Some time ago a patient happily told me, “I have never been able to have a sexual relationship with someone I have a mind [emotional] connection to.” I thought how curious. It makes me wonder about the inner “deals” we humans make with ourselves. They are important for the homeopath, because all such “deals” come out of a conflict in the deep consciousness of the individual, that is, the 4th level realm of the homeopathic remedy.
One way to understand the homeopathic dictum, “like cures like,” is to see the conflict in the remedy substance as matching the deep conflict in the patient. To take a remedy that mirrors this inner conflict is to be confronted and thereby spurred towards resolution. My problem in this instance was to understand what this patient’s inner conflict was.
She lived apart from her husband most of the time. Often I heard her emphasizing her independence, her ability to go it alone. One other thing I felt was key to her inner dilemma: she made references to “dying,” as if she would dissolve or fade away in situations of high intensity. How, I wondered, did this “dying” relate to her inner “deal”?
I was certain she needed an animal remedy from the sea. All of the key elements of her state pointed this way. Which sea animal took some thought. In reading about some possibilities, one thing jumped out at me when I was reading on Sepia, the Cuttlefish.
The male & female cuttlefish die of exhaustion following the sexual act. Parental care thus is not a part of the life history of the cuttlefish.

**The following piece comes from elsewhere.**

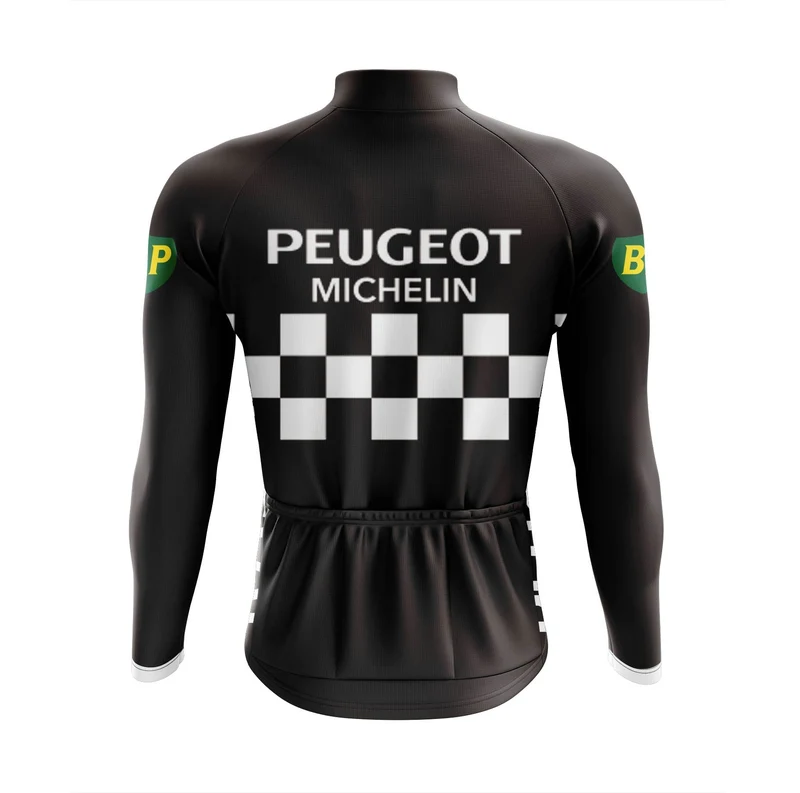 Men's Retro Peugeot Long Sleeve Cycling Jersey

Sepia is known for its ink, which it releases to escape from predators. It often strikes me that the most “well-known” remedies in homeopathy are some of the least understood. Sepia, the most well-known of the sea animals, classically is said to be the worn out, dumpy housewife, indifferent to her husband, her children, and sex. Could be. Yet in my experience, rarely do Sepia patients present this way. Closer to the inner truth might be a “sepia-toned,” pre-Raphaelite painting of some gorgeous, white-skinned maiden, frozen in time with parted lips, a blank look of passion on her face. The women in these paintings give the impression that they either died of passion or are about to.

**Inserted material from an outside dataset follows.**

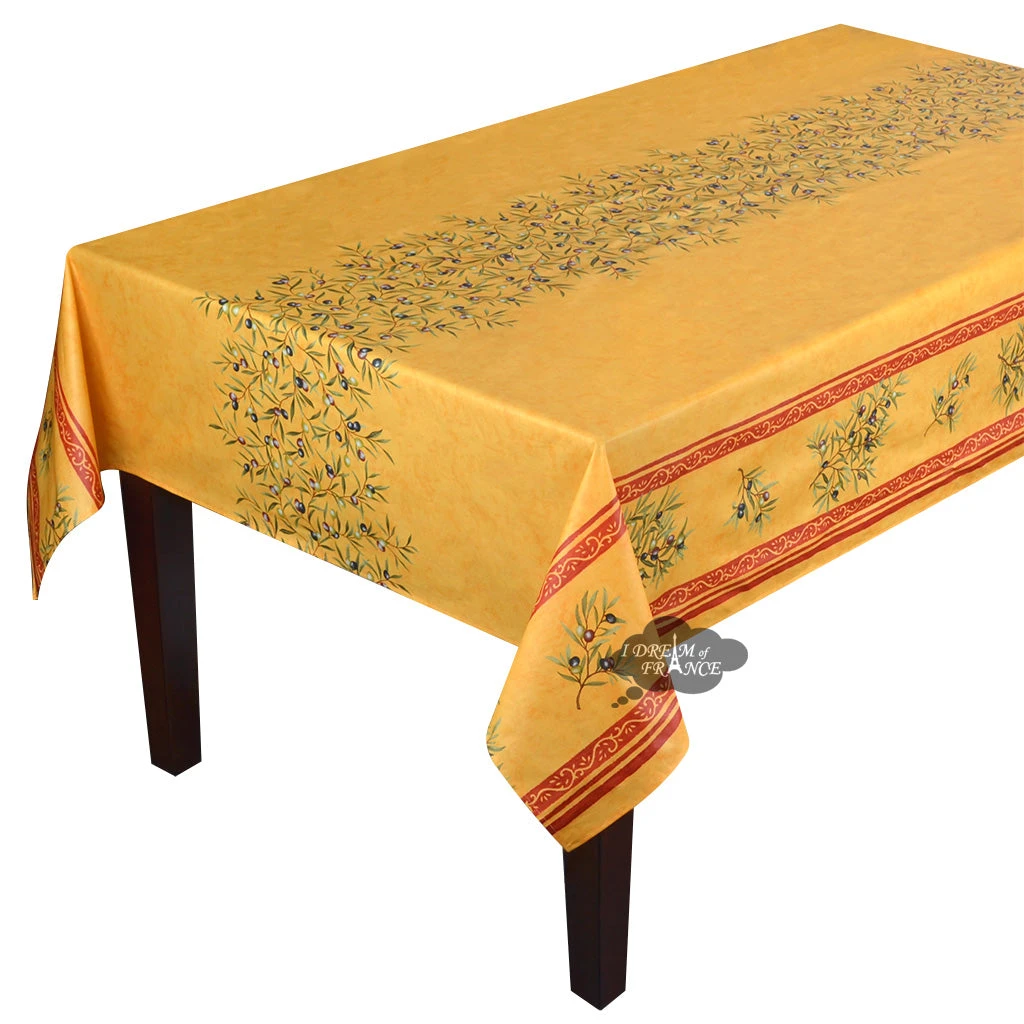 60x120" Rectangular Clos Des Oliviers Yellow Acrylic Coated Cotton Double Border Tablecloth By Label France 3 60x120" Rectangular Clos Des Oliviers Yellow Acrylic Coated Cotton Double Border Tablecloth By Label France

Always there is duality. For every panic there is the corresponding calm. For every dark there is the corresponding light, and for the indifference of Sepia, there must be the corresponding passion, the excitement of mating and sex. Yet, how would it be for you, if your next sexual encounter was so over-the-top that you died of exhaustion? Now that would be a sexual encounter worth talking about…if you only could. You would see it in the tabloids: MAN DIES FROM GREAT SEXUAL EXPERIENCE.
Any good sexual encounter probably should bring with it the feeling you died a little bit. For the healthy Sepia patient, a good sexual encounter should feel like death and rebirth. Yet for most Sepia patients, I suspect the contradiction is simply too much. Easiest to seek distance, stay alone, brown out, sink into a numbness. My patient resolved her conflict—at least to some degree—by simply limiting sexual experience to those she felt disconnected. As far as I could see, it was the same pattern.